Reproducible papers

making your work more useful for others (and the future you)

Making your work reproducible has many benefits. When others can easily reproduce your work, they’re more likely to benefit from it and build on it. More selfishly, returning to a project years later will be much easier if you have organized your work for reproducibility.

For me, the main challenges to achieving archival reproducibility are:

  • Versioning and tagging
  • Data/source organization
  • Setup and supporting libraries, packages, etc.
  • Clear sequential steps

Depending on the paper, this can be easier or harder. However, the following steps provide a general formula for success.

1. Create a GitHub repo

If this is truly a new endeavor, make a new repo.
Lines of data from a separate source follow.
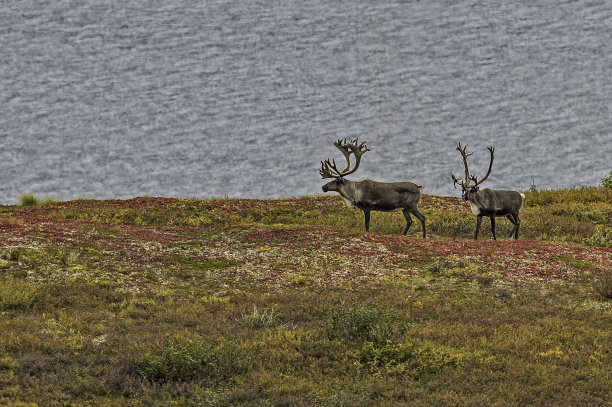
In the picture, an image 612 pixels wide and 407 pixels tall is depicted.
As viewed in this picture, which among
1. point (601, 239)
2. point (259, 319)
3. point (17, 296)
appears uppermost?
point (17, 296)

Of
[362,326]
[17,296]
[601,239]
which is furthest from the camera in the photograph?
[601,239]

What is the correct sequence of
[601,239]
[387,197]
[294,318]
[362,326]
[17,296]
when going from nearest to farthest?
[362,326] → [294,318] → [17,296] → [601,239] → [387,197]

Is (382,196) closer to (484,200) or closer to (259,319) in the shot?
(484,200)

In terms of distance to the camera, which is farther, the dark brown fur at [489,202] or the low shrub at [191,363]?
the dark brown fur at [489,202]

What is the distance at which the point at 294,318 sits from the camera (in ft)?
48.3

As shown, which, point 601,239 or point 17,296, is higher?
point 17,296

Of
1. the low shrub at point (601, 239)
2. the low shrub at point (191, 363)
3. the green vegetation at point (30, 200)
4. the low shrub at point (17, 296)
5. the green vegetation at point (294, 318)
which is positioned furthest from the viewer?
the green vegetation at point (30, 200)

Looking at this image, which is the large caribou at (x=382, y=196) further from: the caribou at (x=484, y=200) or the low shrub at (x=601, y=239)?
the low shrub at (x=601, y=239)

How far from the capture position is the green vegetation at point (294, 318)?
1078 cm

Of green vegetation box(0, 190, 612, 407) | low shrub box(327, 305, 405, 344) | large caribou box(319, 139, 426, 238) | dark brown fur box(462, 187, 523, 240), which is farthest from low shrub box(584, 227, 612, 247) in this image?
low shrub box(327, 305, 405, 344)

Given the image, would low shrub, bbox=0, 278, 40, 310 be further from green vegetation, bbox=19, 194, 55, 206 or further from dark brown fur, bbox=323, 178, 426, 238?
green vegetation, bbox=19, 194, 55, 206

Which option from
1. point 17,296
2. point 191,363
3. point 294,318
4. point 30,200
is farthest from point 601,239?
point 30,200

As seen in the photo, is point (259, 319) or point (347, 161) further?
point (347, 161)

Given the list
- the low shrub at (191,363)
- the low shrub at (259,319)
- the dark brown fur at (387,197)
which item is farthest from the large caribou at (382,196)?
the low shrub at (191,363)
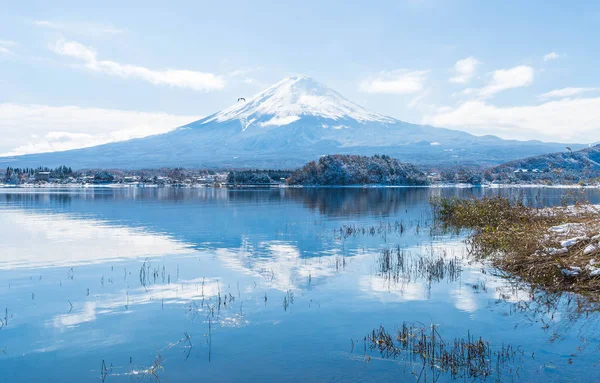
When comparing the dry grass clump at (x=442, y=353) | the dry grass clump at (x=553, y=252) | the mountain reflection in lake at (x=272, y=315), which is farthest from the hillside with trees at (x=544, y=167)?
the dry grass clump at (x=442, y=353)

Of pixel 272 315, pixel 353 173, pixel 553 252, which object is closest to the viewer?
pixel 272 315

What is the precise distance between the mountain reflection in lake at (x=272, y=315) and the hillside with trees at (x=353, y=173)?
348 feet

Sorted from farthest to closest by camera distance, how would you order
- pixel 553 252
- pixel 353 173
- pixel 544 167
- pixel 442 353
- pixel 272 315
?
pixel 544 167 < pixel 353 173 < pixel 553 252 < pixel 272 315 < pixel 442 353

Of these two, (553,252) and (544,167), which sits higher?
(544,167)

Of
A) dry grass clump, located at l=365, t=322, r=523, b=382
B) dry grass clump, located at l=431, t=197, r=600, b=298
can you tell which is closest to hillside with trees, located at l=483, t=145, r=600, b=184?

If it’s more of an extension, fork an existing repo or make a branch — this will allow you to reuse the previous work with a specific version (commit).

2. Structure the repo

I suggest something like the structure shown below, noting the following:

  • Data should (ideally) not be tracked in the git repo
  • Any file paths in your source should be relative, not absolute (i.e., should not include your username)
├── README.md                               # captures (1) project purpose (2) repo structure (3) getting started instructions
├── CITATION.cff                            # how to cite your work
├── pyproject.toml                          #
├── setup.py                                #
├── .gitignore                              # files/file types not to track in git (for everyone)
├── src
│   ├── __init__.py
│   └── repo_name.py                        # main Python package code
├── .github
│   ├── workflows
│       ├── make_papers.yml                 # (optional) build PDF paper(s) using GitHub actions
│       └── test_package.yml                # (optional) test your code
├── gfx                                     # graphics that will be included in the LaTex document
│   ├── repo_name_workflow_diagram.pdf      # diagram made with IPE
│   └── repo_name_exp_photo_sensors.jpg     # photograph
├── repo_name.ipynb                         # Python notebook (or script would be better) to generate figures for paper
├── repo_name.tex                           # latex document (all in one file)
├── repo_name.bib                           # your bibtex entries
├── asme_style_file.cls                     # latex style file
└── asme_style_file.bst                     # bibtex style file

3. Set-up instructions

3.1. Python

In the ideal scenario, you make everything clean enough that the setup instructions (provided in README.md) go something like:

1. make a dedicated Python environment, e.g., `conda env create -n repo_name pip`
2. activate the environment: `conda activate repo_name`
3. clone the repository: `git clone git@github.com:org_name/repo_name.git`
4. install the package from the cloned repository: `pip install -e repo_name`
5. run the main Jupyter notebook: `jupyter nbconvert --to notebook --execute repo_name.ipynb`

3.2. MATLAB

In MATLAB, it’s harder to prescribe external dependencies:

1. add source to the top of your MATLAB search path by running `repo_name_check_path.m`
2. check that you have the following toolboxes installed: ...
3. run `repo_name.m`

4. Automation

A great way to ensure your project is truly reproducible (i.e., will run on another machine without some secret file you forgot) is to set up an automated build sequence. You can do this with GitHub Actions or other similar services. You can find an example of this for the wec_as_multiport project here: python-app.yml.

5. Testing

Testing your code is something most of us do without thinking of it to check our work. We can take advantage of the testing tools used by software developers in our research projects to make sure we’re not publishing mistakes.

6. Archiving

Zenodo provides an excellent tool for archiving data and source code (direct integration with GitHub). Providing a Zenodo DOI link in your paper to an archived release of your code and/or data is the gold standard. Note also that Zenodo will use the CITATION.cff file in your GitHub repo to indicate how to cite your work. If you prefer that the paper (not the code) be cited, you can make that clear in the cff file with the preferred-citation key.